Data Processing Addendum

LAST REVISION: Feb 2026

This Data Processing Agreement ("DPA") is incorporated into and forms part of the Terms of Use ("Agreement") between Invisible and Customer.

1. Definitions

1.1. "Customer Data" means any personal data that Customer or its authorized users submit to the Services, including Candidate data.

1.2. "Data Protection Laws" means all applicable laws relating to data protection and privacy, including GDPR, CCPA/CPRA, and state biometric privacy laws (BIPA, CUBI, RCW 19.375).

1.3. "Sub-processor" means any third party engaged by Invisible to process Customer Data.

2. Roles and Scope

2.1. Customer as Controller. Customer is the controller of Customer Data. Invisible processes Customer Data as a processor on Customer's behalf.

2.2. Processing Scope. Invisible will process Customer Data solely to provide the Services, including:

  • Assessment delivery and scoring
  • Proctoring and session integrity monitoring (including facial detection/comparison where enabled)
  • Video response evaluation
  • AI-assisted assessment features

3. Customer Obligations

3.1. Lawful Basis. Customer is responsible for ensuring it has a lawful basis for processing Customer Data, including obtaining all required consents from Candidates.

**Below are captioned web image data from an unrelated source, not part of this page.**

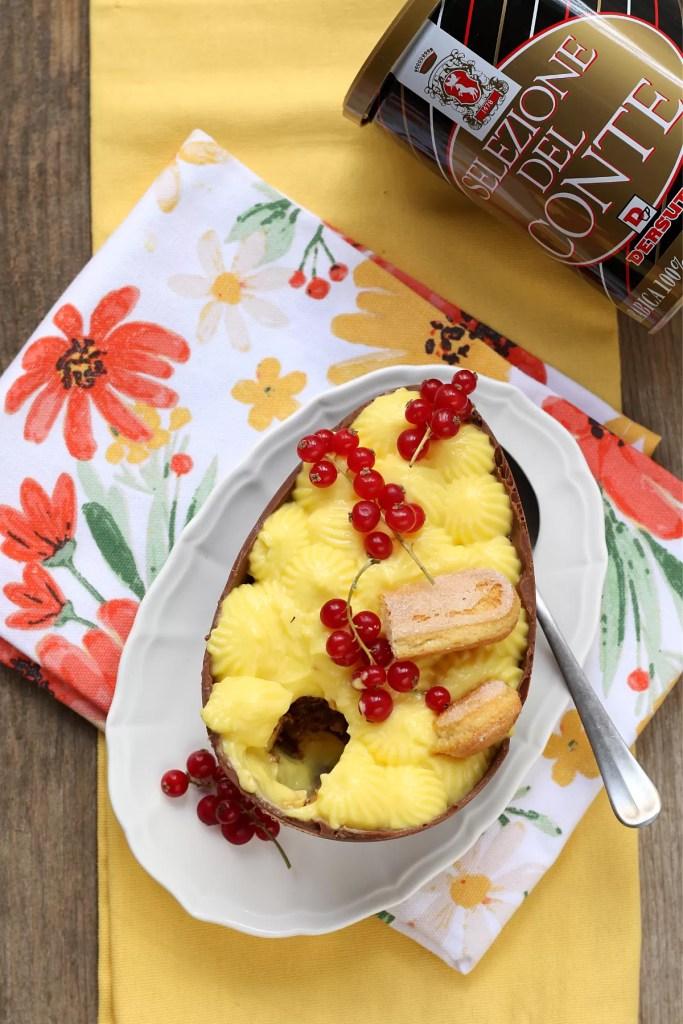 Uovo di Pasqua farcito di zuppa inglese al caffè Dersut
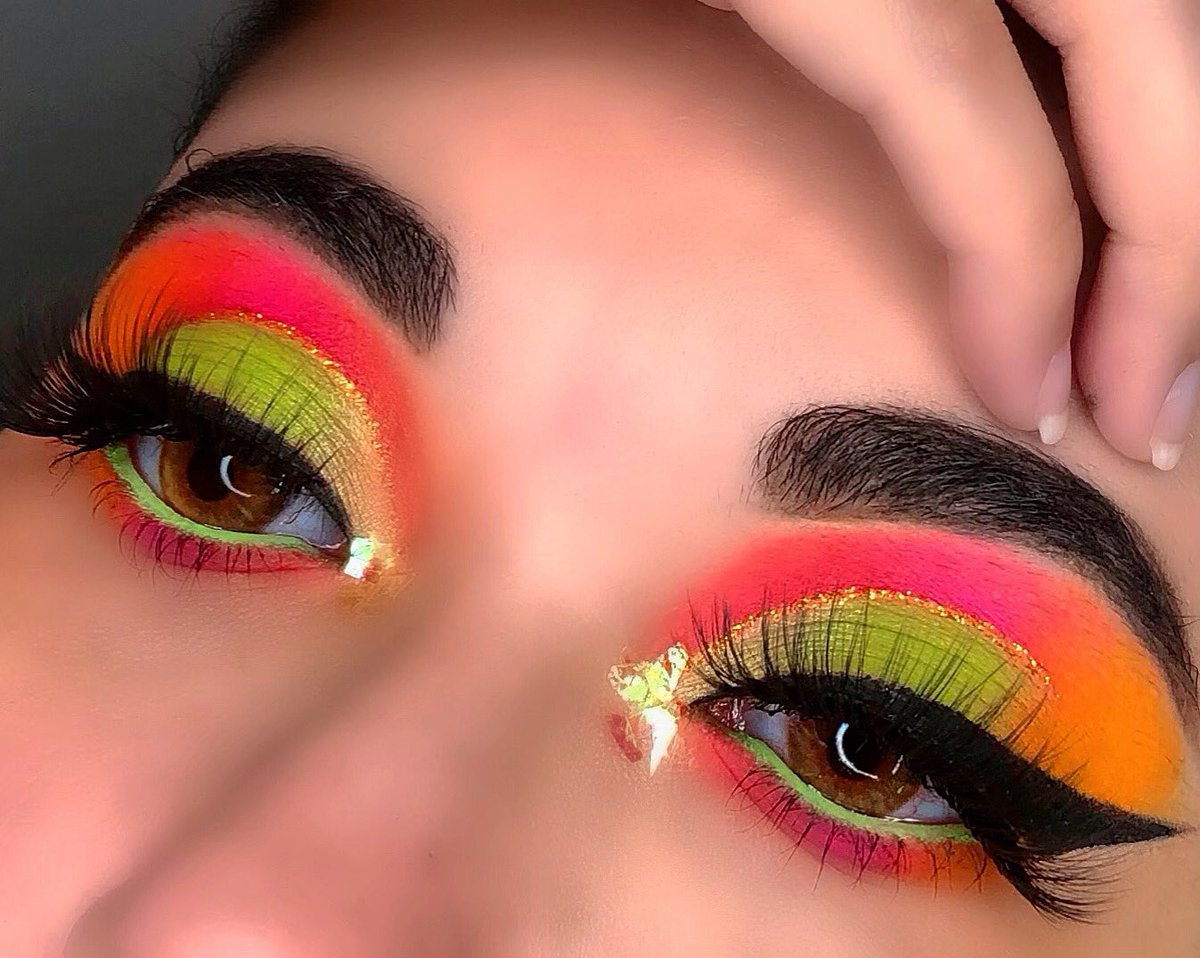 """@ABHcosmetics @norvina  #dipbrowgel """"Dark Brown""""  #dipbrow pomade """"Dark Brown"""" @ABHcosmetics @norvina eye primer  @Peachyqueengirl I'll Be There For You palette @Maybelline eye studio gel liner  @ColourPopCo créme liner """"electric daisy""""pic.twitter.com/2g8XCz2Hp7"""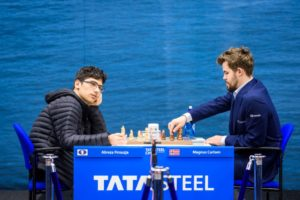 Firouzja var sjanseløs mot Carlsen i niende runde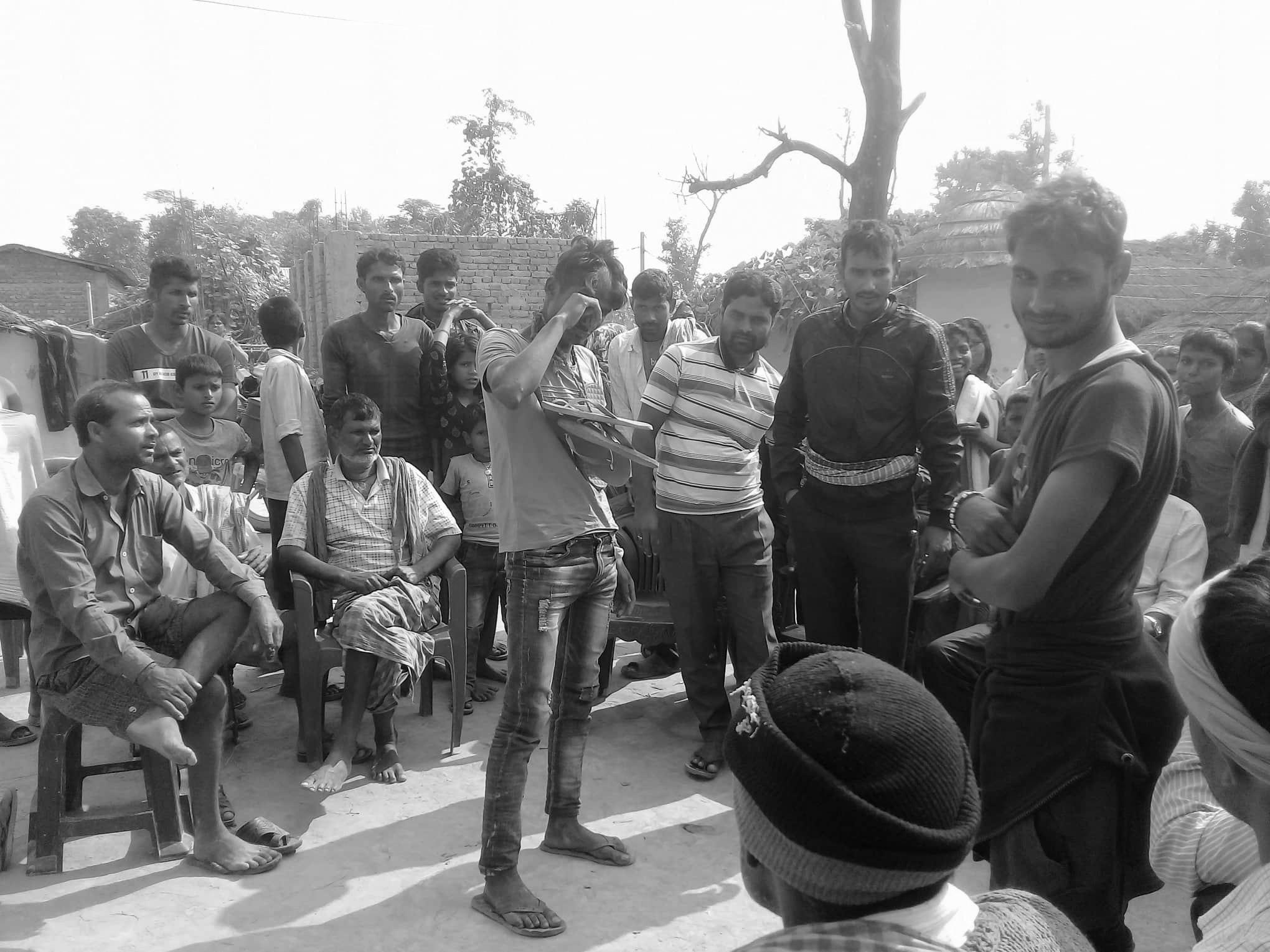 पञ्च भेलाको उदण्डताः मोबाइल चोरीको बात लागेका युवालाई कपाल मुण्डन गरी जुत्ताको माला, फरार पञ्च खोजी गर्दै प्रहरी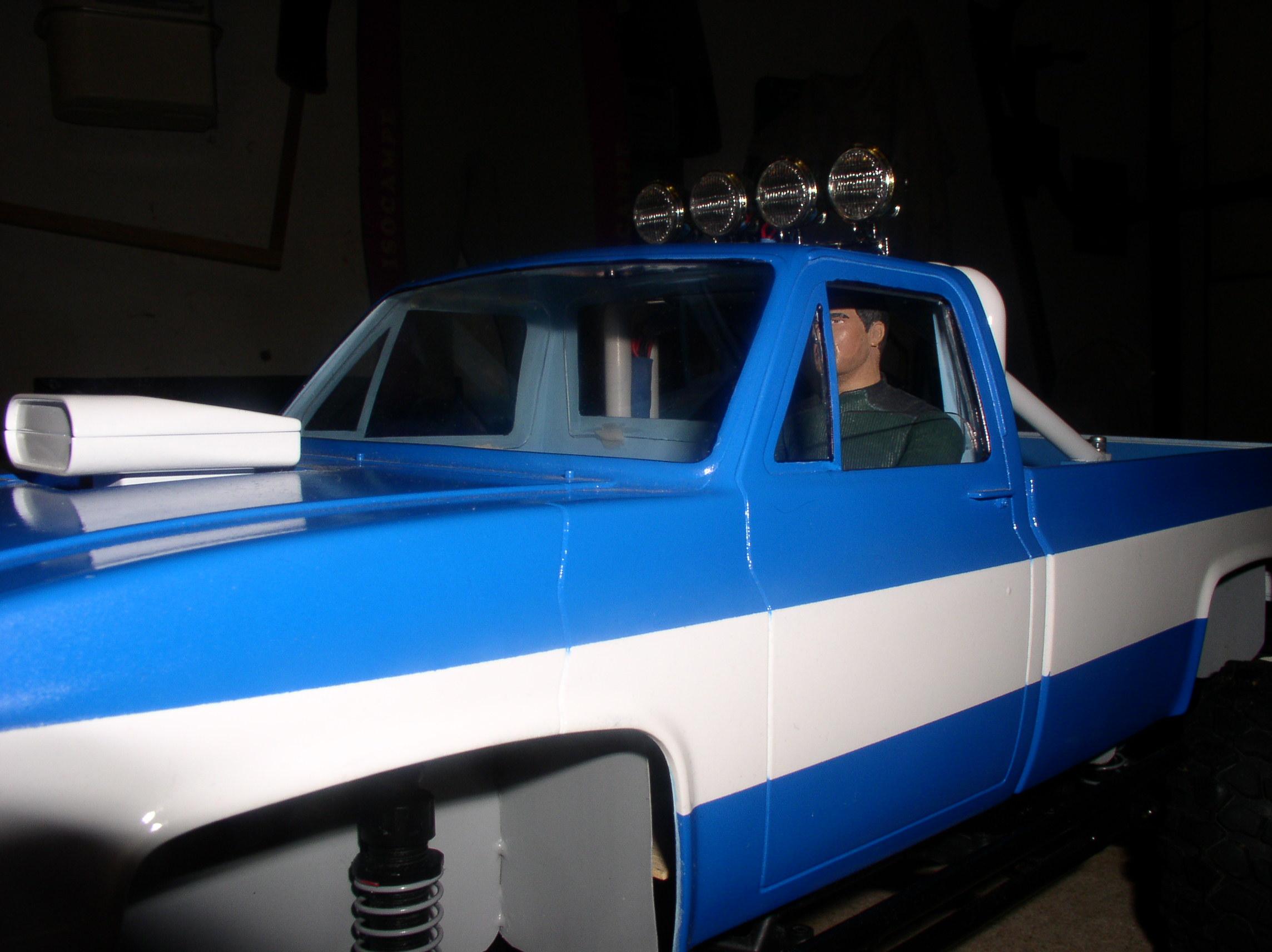 Mon Chevrolet K5, benne rallongée  (châssis SCX10)  Vitresparebrise5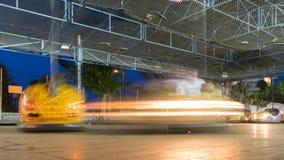 Diversión con los coches de parachoques en un parque de atracciones Fotos de archivo
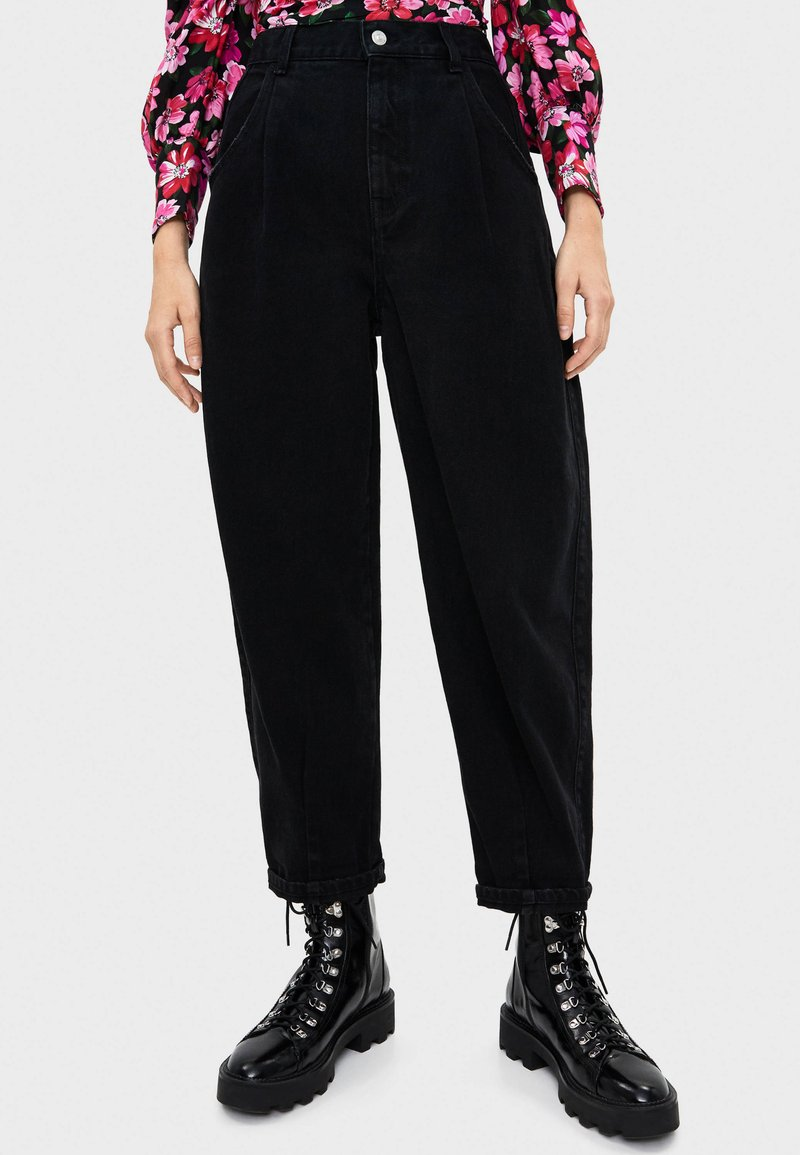 Bershka - IM BALLOON-FIT  - Jeans relaxed fit - black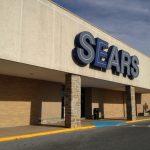 Sears Canada prévoit la fermeture de 59 magasins et la suppression d'environ 2900 emplois.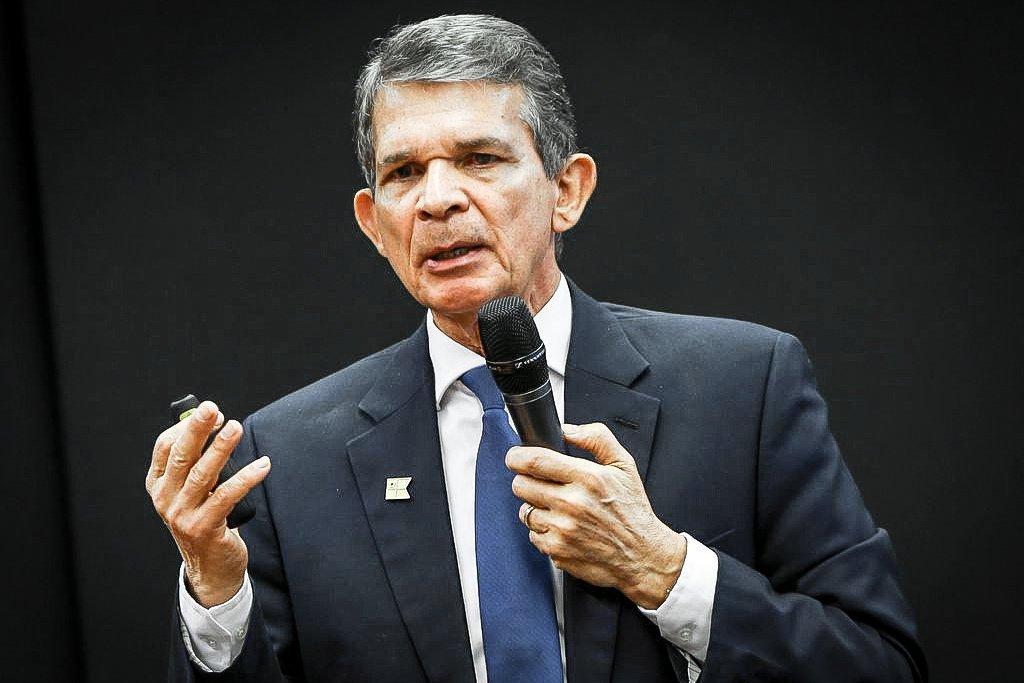 O ministro da Defesa, Joaquim Silva e Luna participa de audiência pública na Comissão de Relações Exteriores e Defesa Nacional da Câmara dos Deputados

3.2. Biometric Consent. Where Customer enables features involving facial image processing, Customer shall obtain all consents required under applicable biometric privacy laws, including written consent where required by BIPA, CUBI, or similar laws.

3.3. Notice. Customer shall provide Candidates with notice of data processing practices, including disclosure that third-party AI providers may process assessment data.

4. WeCP Obligations

4.1. Processing Instructions. Invisible will process Customer Data only in accordance with Customer's documented instructions, unless required by law.

4.2. Confidentiality. Invisible personnel authorized to process Customer Data are bound by confidentiality obligations.

4.3. Security. Invisible will implement appropriate technical and organizational measures to protect Customer Data, as described in Invisible's Technical Organizational Measures.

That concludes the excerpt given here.